Further evaluation of NEWS in this area is needed even though this previous research indicates that NEWS is a promising tool for the detection of IHCA. Knowledge about NEWS when using the clinical risk classification groups (low, medium and high) might contribute to the prevention of IHCA, providing opportunities to intervene and prevent unnecessary suffering.

Moreover, the degree and timing of physiological instability in the 24 hours preceding IHCA have been shown to differ between studies.4,5 Instability for as long as 8–24 hours before the IHCA has been reported but none of these studies reflect the dynamics of NEWS.4,5

The aim of the study was to describe NEWS in different timespans in the 24 hours preceding IHCA and to evaluate the discriminative ability of NEWS among general somatic ward patients, using the clinical risk classification.

Materials and methods

Study design and setting

This is a retrospective multicentre medical record review study, using a 1:2 matched case-control design. Three emergency hospitals in Sweden, comprising one university hospital with 997 adult beds and two regional hospitals with 304 and 246 adult beds participated (catchment area population of 1.3 million citizens).

Patients

All patients, ≥18 years of age, admitted for at least 24 hours, suffering an IHCA on a general somatic hospital ward from 01 January 2016 to 31 December 2017 were reviewed for eligibility. Patients suffering an IHCA in the ICU, cardiac high-dependency unit, cardiac catheterisation laboratory, operating theatre, postoperative recovery unit or in the emergency department were not considered for inclusion. Further, patients with chronic obstructive pulmonary disease (COPD) were excluded because their oxygen saturation should be judged individually depending on their habitual state.8 Patients without any NEWS measurements during the studied period were also excluded. The included patients with IHCA (cases) were matched with controls without IHCA in a 1:2 ratio by the same admission year, hospital, ward, sex, age ±5 years, primary admission diagnosis or admission diagnosis chapter according to the International Classification of Diseases 10th revision (ICD-10).16

Definitions

NEWS is calculated from measures of respiratory rate, oxygen saturations, body temperature, systolic blood pressure, heart rate and level of consciousness which are rated from 0–3, correlating with their divergence from the expected normal values, and summed.
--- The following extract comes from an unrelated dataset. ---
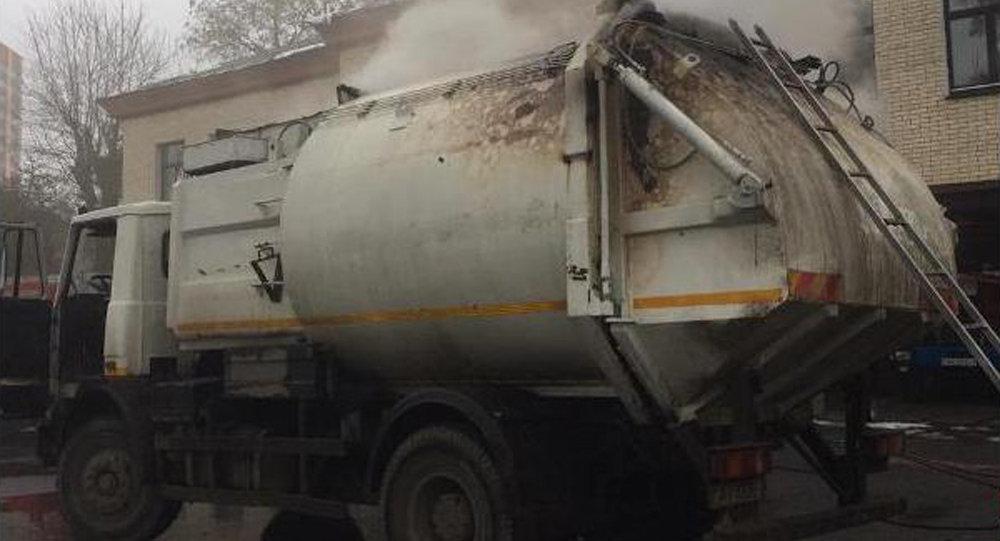 ВМинске вдвижении зажегся мусоровоз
Supplemental oxygen increases the score by 2 points.8

According to guidelines, the NEWS clinical risk scale was calculated as follows; low risk = 0–4 points, medium risk = 5–6 points or 3 points in one parameter and high risk = ≥7 points.8

Comorbidity was assessed by the Charlson comorbidity index (CCI) and the age-adjusted Charlson comorbidity index (ACCI).17 Further, ACCI was categorised into minimal, low, moderate or severe ‘burden of age-combined comorbidities’ if the ACCI was 0–2 points, 3–5 points, 6–7 points or 8 points and higher, respectively.18

The hospitals in the study participate in the Swedish Cardiac Arrest Registry and their definition of IHCA was used, ie a patient who is unresponsive with apnoea or agonal, gasping respiration where cardiopulmonary resuscitation and/or defibrillation was initiated.19

Data collection

Cases were identified in the hospitals' documentation systems and cardiac arrest records. The following data were collected by the researchers and stored in an electronic database: hospital, ward, date of admission, date of IHCA, age, sex, primary diagnosis according to the International Statistical Classification of Diseases and Related Health Problems 10th revision (ICD-10), comorbidity, vital signs, NEWS-parameters and hospital mortality. After inclusion, the hospitals’ electronic medical records were searched for matching controls. When the data of both cases and controls were collected, the electronic database was searched both automated and manually for illogical values by one of the authors. For calculation of NEWS, at least 4 of the 7 parameters needed to be registered at the same time and the missing parameters had to be documented in another NEWS measurement during the 24 hours, otherwise the NEWS was categorised as missing. The last measurement was carried forward manually to replace the missing value.

Ethics

This study was approved by the regional Research Ethical Review Board in Lund, Sweden which waived the need for informed consent (Dnr 2016/940). The study is reported in accordance with the strengthening the reporting of observational studies in epidemiology (STROBE) statement.20

Statistical analysis

An a priori sample size calculation showed that 100 cases and 200 controls would generate a power of >80% to detect an odds ratio of 2.0 with an α-level of 0.05. Categorical and nonparametric data are presented with median scores (25–75 percentiles). The Mann–Whitney U-test and χ2 test were used to test for differences between cases and excluded. We chose to divide the data into four different 6-hour timespans (24–18 hours, 18–12 hours, 12–6 hours and 6–0 hours) preceding the IHCA with inspiration from a report of the National Confidential Enquiry into Patient Outcome and Death.5 In case of multiple NEWS measurements within each timespan, the highest NEWS value was chosen. For control patients, the highest NEWS value during the 24 studied hours was chosen as their study period was chosen arbitrarily ie without a fixed time of event. The Friedman test was used to test for differences between cases and controls. The Wilcoxon signed rank test was used to test for differences between cases in different timespans.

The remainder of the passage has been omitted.